Search by Meaning

Vector Search: Find Content by Meaning, Not Keywords

Vector search is the hot-tier query layer of the multimodal data warehouse. It retrieves by semantic similarity using HNSW indexes, and multi-stage pipelines compose additional filter, rerank, and enrich stages on top of raw vector similarity for production retrieval.

What is Vector Search

Vector search converts content into embeddings and retrieves results by semantic similarity using approximate nearest neighbor algorithms.

How Embeddings Work

Embedding models convert text, images, audio, and video into dense numerical vectors -- fixed-length arrays of floats that encode semantic meaning. Similar content lands close together in this high-dimensional space, enabling retrieval by meaning rather than exact keyword overlap. Models like CLIP, SigLIP, and sentence-transformers each produce embeddings optimized for different modalities and tasks.

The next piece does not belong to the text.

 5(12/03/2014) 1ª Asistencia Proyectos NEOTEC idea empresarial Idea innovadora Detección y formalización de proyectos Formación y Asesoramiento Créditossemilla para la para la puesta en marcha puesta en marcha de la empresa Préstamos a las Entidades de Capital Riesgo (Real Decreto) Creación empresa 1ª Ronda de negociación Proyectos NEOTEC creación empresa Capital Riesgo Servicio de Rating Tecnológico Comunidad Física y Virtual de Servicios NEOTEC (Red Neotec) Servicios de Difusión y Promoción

Approximate Nearest Neighbor (ANN)

Brute-force comparison of every vector against every query is too slow at scale. ANN algorithms like HNSW (Hierarchical Navigable Small World) build graph-based indexes that find the closest vectors in sub-linear time. HNSW delivers 95-99% recall at millisecond latency, making it the standard for production vector search across Qdrant, Pinecone, and Weaviate.

Why It Matters

Traditional keyword search fails when users phrase queries differently than the indexed content. Vector search bridges this gap -- a query for 'how to fix a flat tire' retrieves documents about 'puncture repair' and 'tire replacement' because the embeddings capture shared meaning. This semantic understanding is essential for natural language queries, cross-lingual retrieval, and multimodal search across text, images, and video.

How Vector Search Works

A four-step pipeline: embed content, index vectors in HNSW, embed the query, and retrieve nearest neighbors with metadata filtering.

Embed Content

Content is processed through embedding models (sentence-transformers, CLIP, SigLIP, or custom models) to generate dense vector representations. Each document, image, video frame, or audio segment becomes a fixed-length float array that encodes its semantic meaning.

Index Vectors

Vectors are indexed in Qdrant using HNSW (Hierarchical Navigable Small World) graph indexes. HNSW builds a multi-layer navigable graph that enables sub-linear approximate nearest neighbor search with configurable recall-latency tradeoffs via ef and m parameters.

Query

The search query is embedded using the same model that indexed the content. This produces a query vector in the same embedding space, ensuring that semantic similarity between the query and stored content can be measured directly via distance metrics.

Retrieve

ANN search finds the closest vectors to the query vector using cosine similarity, Euclidean distance, or dot product. Results are filtered by metadata conditions (date ranges, categories, permissions) and returned ranked by similarity score.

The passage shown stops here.